Èstato uno dei «Borio boys», la pattuglia di giovani che negli Anni ’70 si è affacciata al giornalismo sotto la guida del mitico capocronista de La Stampa di allora: Roberto Reale se n’è andato a 79 anni nella notte tra giovedì e venerdì. All’improvviso, dopo una cena al ristorante con la moglie Gigliola e la figlia Valeria. Se ne è andato e a chi è stato per decenni suo amico, prima ancora che collega, ora sembra di rivederlo lì, in quello stanzone della Cronaca, all’epoca pieno di fumo, di telefoni squillanti e del ticchettio delle macchine per scrivere. Poi l’occhio si sposta e Roberto riappare come compagno di tante sere, vacanze, viaggi.

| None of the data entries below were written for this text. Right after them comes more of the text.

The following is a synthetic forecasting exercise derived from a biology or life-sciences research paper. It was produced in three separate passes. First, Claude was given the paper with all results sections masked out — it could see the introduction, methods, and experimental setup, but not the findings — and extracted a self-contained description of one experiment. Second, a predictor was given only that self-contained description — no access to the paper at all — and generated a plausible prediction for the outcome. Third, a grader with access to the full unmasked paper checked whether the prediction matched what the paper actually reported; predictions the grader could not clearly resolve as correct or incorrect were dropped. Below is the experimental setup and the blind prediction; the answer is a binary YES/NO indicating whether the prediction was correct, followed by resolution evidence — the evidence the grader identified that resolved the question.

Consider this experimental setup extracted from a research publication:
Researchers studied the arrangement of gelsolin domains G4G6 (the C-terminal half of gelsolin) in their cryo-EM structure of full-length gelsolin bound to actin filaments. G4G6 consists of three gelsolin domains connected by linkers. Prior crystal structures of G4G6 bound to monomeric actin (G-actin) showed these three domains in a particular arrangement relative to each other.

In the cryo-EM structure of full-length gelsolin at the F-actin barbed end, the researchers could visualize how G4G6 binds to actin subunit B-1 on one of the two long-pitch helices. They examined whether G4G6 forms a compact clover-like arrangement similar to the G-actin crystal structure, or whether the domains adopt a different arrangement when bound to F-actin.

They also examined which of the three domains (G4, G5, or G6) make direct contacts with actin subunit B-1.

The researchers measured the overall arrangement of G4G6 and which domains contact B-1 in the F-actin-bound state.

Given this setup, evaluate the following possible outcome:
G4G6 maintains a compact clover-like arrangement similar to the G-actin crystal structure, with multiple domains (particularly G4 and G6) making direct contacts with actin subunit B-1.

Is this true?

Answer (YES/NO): YES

Una carriera alla Stampa dal 1971 al 1998

Era un giornalista di razza, di quelli che non sanno cosa voglia dire mollare. Arrivato a La Stampa nel 1971 dopo studi in Scienze Politiche, ha lavorato in Cronaca sino al 1998 diventandone prima caposervizio, poi vice responsabile. Impossibile ricordare tutti i fatti ed eventi seguiti: dalla nera, dove occorreva fiuto e passione per raccontare storie spesso terribili, alla «bianca» con una grande attenzione ai temi della finanza e del fisco. La stessa che lo portò a varare forse la prima rubrica su un quotidiano per aiutare i lettori tra i meandri e i cavilli della burocrazia.